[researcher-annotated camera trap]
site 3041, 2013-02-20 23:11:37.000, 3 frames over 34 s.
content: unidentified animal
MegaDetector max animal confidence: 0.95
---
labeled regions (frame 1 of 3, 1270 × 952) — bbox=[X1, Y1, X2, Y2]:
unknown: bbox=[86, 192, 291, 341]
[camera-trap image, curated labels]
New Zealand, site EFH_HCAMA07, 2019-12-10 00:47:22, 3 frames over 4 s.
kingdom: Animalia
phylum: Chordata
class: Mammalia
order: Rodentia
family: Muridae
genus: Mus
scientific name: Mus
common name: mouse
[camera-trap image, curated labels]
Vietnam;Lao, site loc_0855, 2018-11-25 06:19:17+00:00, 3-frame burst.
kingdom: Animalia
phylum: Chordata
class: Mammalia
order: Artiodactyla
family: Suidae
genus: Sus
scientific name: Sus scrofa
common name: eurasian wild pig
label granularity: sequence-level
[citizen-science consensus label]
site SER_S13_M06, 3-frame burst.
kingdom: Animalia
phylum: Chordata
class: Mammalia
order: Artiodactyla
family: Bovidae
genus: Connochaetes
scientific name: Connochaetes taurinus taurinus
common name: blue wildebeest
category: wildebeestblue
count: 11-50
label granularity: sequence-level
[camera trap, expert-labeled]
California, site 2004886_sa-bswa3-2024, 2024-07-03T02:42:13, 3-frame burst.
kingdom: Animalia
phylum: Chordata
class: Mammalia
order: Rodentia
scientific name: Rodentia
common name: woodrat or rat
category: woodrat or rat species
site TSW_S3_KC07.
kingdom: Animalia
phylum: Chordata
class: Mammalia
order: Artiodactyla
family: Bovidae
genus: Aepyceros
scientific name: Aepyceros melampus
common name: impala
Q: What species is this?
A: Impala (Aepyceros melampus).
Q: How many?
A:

### WHAT IS BEING ASKED
Copy, word for word, the line that contains "common name: eurasian wild pig" and every line after it through the end of the records, and nothing else.

### WRITTEN RESPONSE
common name: eurasian wild pig
label granularity: sequence-level
[citizen-science consensus label]
site SER_S13_M06, 3-frame burst.
kingdom: Animalia
phylum: Chordata
class: Mammalia
order: Artiodactyla
family: Bovidae
genus: Connochaetes
scientific name: Connochaetes taurinus taurinus
common name: blue wildebeest
category: wildebeestblue
count: 11-50
label granularity: sequence-level
[camera trap, expert-labeled]
California, site 2004886_sa-bswa3-2024, 2024-07-03T02:42:13, 3-frame burst.
kingdom: Animalia
phylum: Chordata
class: Mammalia
order: Rodentia
scientific name: Rodentia
common name: woodrat or rat
category: woodrat or rat species
site TSW_S3_KC07.
kingdom: Animalia
phylum: Chordata
class: Mammalia
order: Artiodactyla
family: Bovidae
genus: Aepyceros
scientific name: Aepyceros melampus
common name: impala
Q: What species is this?
A: Impala (Aepyceros melampus).
Q: How many?
A:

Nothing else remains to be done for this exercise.